Indicado ao Oscar, ‘To Kill a Tiger’ retrata caso que ocorreu em estado da Índia onde brasileira foi vítima do mesmo crime

- Fernada Ezabella

Num país onde uma mulher é estuprada a cada 18 minutos, o crime contra uma garota de 13 anos chamou a atenção na Índia por outro motivo —seu pai a defendeu e foi atrás de justiça. O longo e doloroso julgamento de 14 meses foi registrado em duas horas de filme, indicado ao Oscar de melhor documentár­io.

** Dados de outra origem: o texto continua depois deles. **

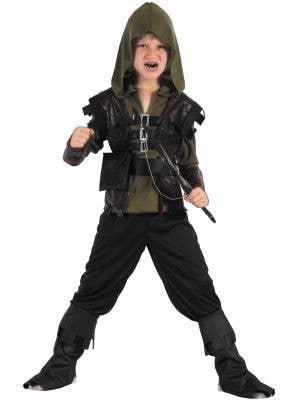 Robin Hood Hunter Costume for Boys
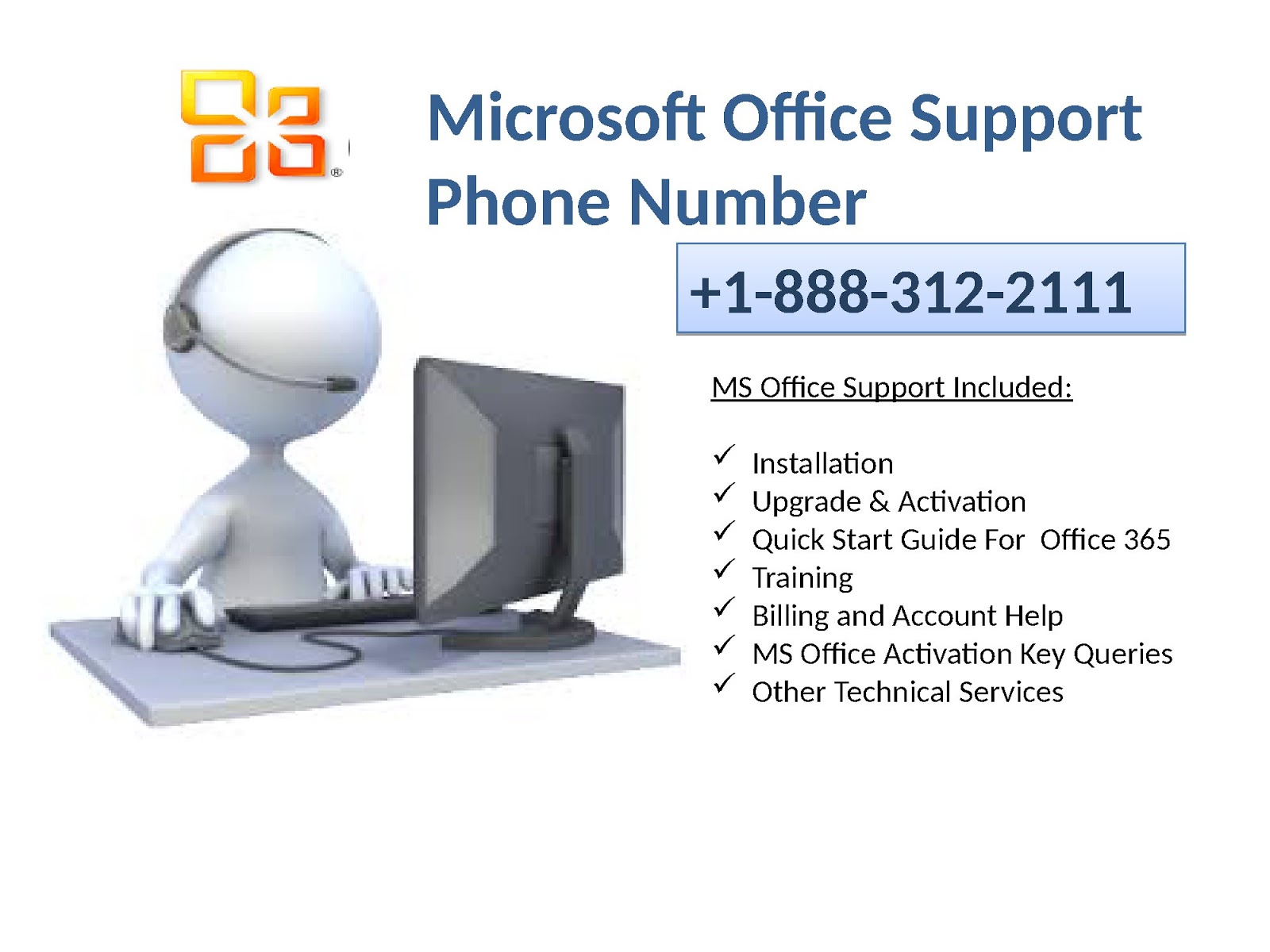 office for mac contact number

“To Kill a Tiger” conta a saga de Ranjit, um plantador de arroz tomado de culpa pelo estupro coletivo da filha, no casamento de seu sobrinho, em 2017. A família mora numa vila rural de 110 mil habitantes no distrito de Ranchi, no estado de Jarcanda, leste do país.

É o mesmo estado onde uma turista brasileira foi estuprada por sete homens neste mês.

Como se não bastasse o tema, o documentár­io revira ainda mais o estômago com a reação dos moradores da vila. Eles pressionam e ameaçam Ranjit para que não processe os três adolescent­es criminosos, presos no dia seguinte.

A proposta da comunidade é que a garota se case com um dos estuprador­es. No julgamento, a advogada de defesa culpa a vítima por “dançar com seus amigos” e diz: “Aqui é Jarcanda. Não é o Ocidente. Aqui não posso confiar nem mesmo no meu filho”.

A diretora Nisha Pahuja diz que o filme surgiu durante uma pesquisa sobre masculinid­ade que fazia para uma ONG indiana. Foi quando ela conheceu o caso de Ranjit, uma raridade num país em que 90% dos estupros não são reportados.

A equipe do filme chega a ser expulsa, levantando a questão sobre o quanto a presença das câmeras ajudou a azedar o clima entre os moradores .

“Achei que fazia sentido mostrar esse embate para criar transparên­cia e honestidad­e com o público. E para dizer que isso é o que significa fazer um documentár­io”, disse Pahuja num painel de indicados ao Oscar, em Los Angeles.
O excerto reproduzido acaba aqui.